Task requirements =>
Copy out the data that comes next, character for character, and leave the images aside.

..............................

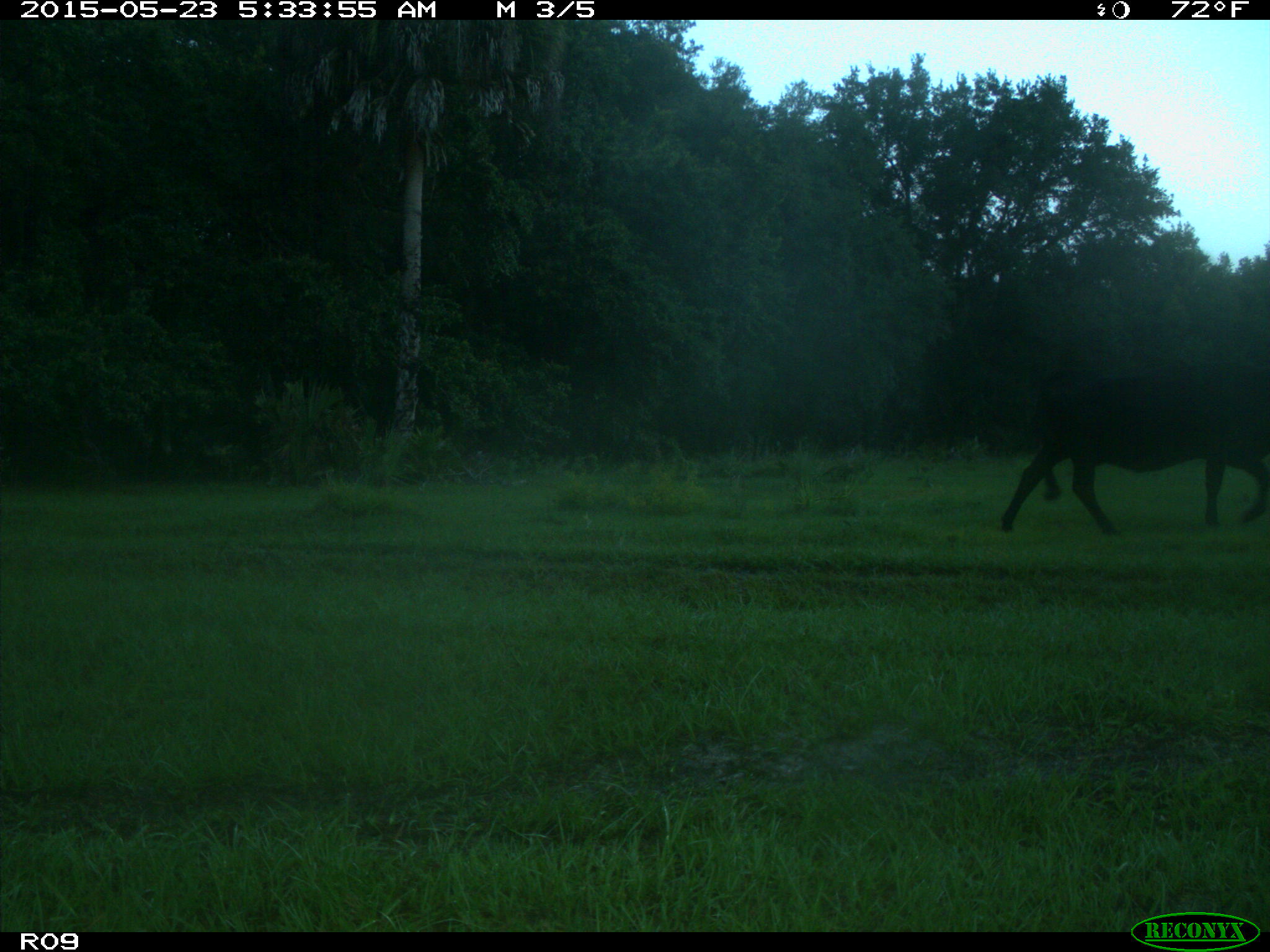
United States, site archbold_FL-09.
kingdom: Animalia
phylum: Chordata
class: Mammalia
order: Artiodactyla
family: Bovidae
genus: Bos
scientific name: Bos taurus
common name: domestic cow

..............................

Problem solution =>
United States, site archbold_FL-09.
kingdom: Animalia
phylum: Chordata
class: Mammalia
order: Artiodactyla
family: Bovidae
genus: Bos
scientific name: Bos taurus
common name: domestic cow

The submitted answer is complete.